Several years ago my husband observed that—for an only child—I still always have a brother. That guy I can trash talk with/at, who lends me tools or music, and who probably feeds me pancakes. Last week two different old friends called me “sis” in their texts. Neither of them called me that before, but the appellation was love received.
It defines me, being sister to these men.
The brother I lost this week was love. A word cloud of tributes to him would rain largest: joy, laughter, light, talent. Over twenty-some years he became a light people followed. Literally. Folks followed his band.
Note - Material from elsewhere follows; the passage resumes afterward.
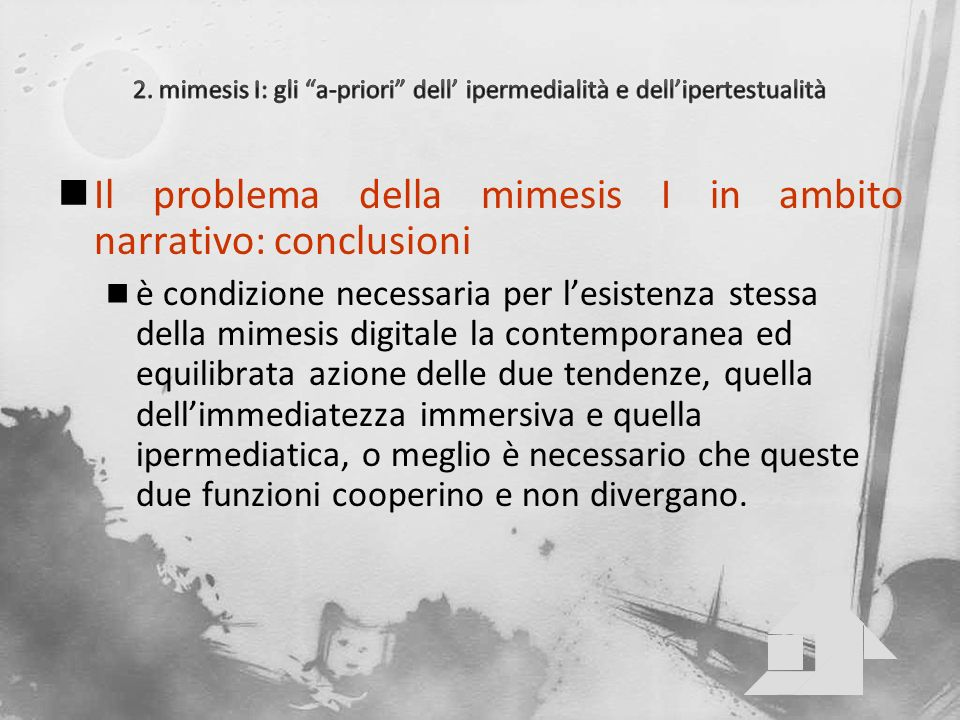 2. mimesis I: gli a-priori dell' ipermedialità e dell'ipertestualità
And probably the band he formed after that one.
I heard him before I first saw him. Steadily picking a mandolin on his front porch. I yelled a sweaty moving-day-something across the street about Hatfields and McCoys. His door was open from that day on.
These open door people, these beams of light.
We’d lost touch a little before I became a parent. I imagined bringing my own kiddo to one of his shows to reconnect. I imagined sharing another good meal. I saw the gleeful hugs, the how’s-your-moms, the HOW-many-kids, the homecoming dance. I also imagined learning of his death in a headline. Only one of those things happened.
I turn 42 today, and I’m mad he can’t chat with me, call me by my full name. Not that he had my number. But if he had called (there is magic, after all), it would be the familiar, electric joy we had for more than half my life. Or maybe it would have been sad, but that would have been okay, too.
It will take me a while to listen to any of his music. I’ll probably have to avoid bluegrass altogether, for a spell. I have listened to a gospel song a few too many times — Goin Up Yonder.
If anybody ask you
Where I’m going
Where I’m going soon
I’m goin’ up yonder
I’m goin’ up yonder
I’m goin up yonder
To Be with my Lord
I don’t think he was into God in this way, but he sure did bring us all closer to the Devine while we were all down here, together.
Thanks for the love, brother. May you be able to feel that love now.